** BEGIN **

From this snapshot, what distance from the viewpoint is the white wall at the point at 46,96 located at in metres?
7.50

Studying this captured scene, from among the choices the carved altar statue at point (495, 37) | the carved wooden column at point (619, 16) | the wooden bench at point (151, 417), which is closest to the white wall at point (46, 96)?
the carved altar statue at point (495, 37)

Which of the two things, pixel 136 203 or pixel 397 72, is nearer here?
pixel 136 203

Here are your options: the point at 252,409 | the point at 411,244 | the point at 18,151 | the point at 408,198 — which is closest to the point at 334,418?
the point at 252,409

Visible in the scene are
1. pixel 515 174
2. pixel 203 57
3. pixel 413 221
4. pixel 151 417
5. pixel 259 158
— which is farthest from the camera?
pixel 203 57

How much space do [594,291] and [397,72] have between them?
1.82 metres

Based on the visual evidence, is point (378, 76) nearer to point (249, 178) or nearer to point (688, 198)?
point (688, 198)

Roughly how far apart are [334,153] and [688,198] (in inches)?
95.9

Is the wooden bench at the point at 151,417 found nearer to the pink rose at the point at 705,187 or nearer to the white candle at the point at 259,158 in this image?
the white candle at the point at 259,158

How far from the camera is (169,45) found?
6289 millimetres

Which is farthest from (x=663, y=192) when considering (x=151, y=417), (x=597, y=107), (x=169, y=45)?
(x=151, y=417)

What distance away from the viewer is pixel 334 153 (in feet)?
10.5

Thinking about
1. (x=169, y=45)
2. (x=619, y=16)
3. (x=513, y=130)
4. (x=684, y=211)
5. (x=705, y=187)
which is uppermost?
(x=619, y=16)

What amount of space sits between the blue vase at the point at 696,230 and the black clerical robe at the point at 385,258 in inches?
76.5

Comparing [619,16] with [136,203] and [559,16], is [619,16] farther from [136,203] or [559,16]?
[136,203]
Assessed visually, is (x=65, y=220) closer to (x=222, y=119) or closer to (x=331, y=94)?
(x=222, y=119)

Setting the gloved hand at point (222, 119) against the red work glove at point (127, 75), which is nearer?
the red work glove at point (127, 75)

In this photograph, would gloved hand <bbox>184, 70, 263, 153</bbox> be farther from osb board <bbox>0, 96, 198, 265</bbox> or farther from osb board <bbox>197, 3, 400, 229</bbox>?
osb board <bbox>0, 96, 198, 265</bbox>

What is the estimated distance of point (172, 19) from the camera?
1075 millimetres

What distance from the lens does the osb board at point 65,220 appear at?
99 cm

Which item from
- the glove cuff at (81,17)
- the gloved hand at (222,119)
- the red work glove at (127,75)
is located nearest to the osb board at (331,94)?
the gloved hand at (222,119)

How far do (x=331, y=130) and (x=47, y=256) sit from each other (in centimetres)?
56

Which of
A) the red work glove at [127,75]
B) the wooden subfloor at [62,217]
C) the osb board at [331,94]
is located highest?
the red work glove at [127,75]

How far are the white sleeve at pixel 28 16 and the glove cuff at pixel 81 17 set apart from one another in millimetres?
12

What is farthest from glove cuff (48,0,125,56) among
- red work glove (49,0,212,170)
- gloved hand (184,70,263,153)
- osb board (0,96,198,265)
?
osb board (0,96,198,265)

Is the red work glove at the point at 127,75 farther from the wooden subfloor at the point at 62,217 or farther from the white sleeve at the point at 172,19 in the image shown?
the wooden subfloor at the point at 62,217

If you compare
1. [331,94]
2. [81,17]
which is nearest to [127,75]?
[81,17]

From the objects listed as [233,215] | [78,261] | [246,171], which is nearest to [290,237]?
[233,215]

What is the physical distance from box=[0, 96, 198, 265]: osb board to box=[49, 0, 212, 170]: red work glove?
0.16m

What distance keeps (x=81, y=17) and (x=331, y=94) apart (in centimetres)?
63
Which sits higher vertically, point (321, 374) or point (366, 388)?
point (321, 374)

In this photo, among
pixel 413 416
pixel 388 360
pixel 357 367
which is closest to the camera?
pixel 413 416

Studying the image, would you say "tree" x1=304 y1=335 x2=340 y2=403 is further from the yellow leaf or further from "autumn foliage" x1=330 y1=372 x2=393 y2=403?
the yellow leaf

** END **

[AIM] Repeat exactly the lines above from the line that contains "Is the red work" through the end. Include both of these ends; leave out everything else.

[CORRECT ANSWER]
Is the red work glove at the point at 127,75 farther from the wooden subfloor at the point at 62,217 or farther from the white sleeve at the point at 172,19 in the image shown?
the wooden subfloor at the point at 62,217

If you compare
1. [331,94]
2. [81,17]
which is nearest to [127,75]?
[81,17]

From the objects listed as [233,215] | [78,261] | [246,171], which is nearest to [290,237]?
[233,215]

What is the physical distance from box=[0, 96, 198, 265]: osb board to box=[49, 0, 212, 170]: red work glove?
0.16m

What distance keeps (x=81, y=17) and (x=331, y=94) apart (in centimetres)?
63
Which sits higher vertically, point (321, 374) or point (366, 388)?
point (321, 374)

In this photo, among
pixel 413 416
pixel 388 360
pixel 357 367
which is closest to the camera?
pixel 413 416

Studying the image, would you say "tree" x1=304 y1=335 x2=340 y2=403 is further from the yellow leaf or further from "autumn foliage" x1=330 y1=372 x2=393 y2=403?
the yellow leaf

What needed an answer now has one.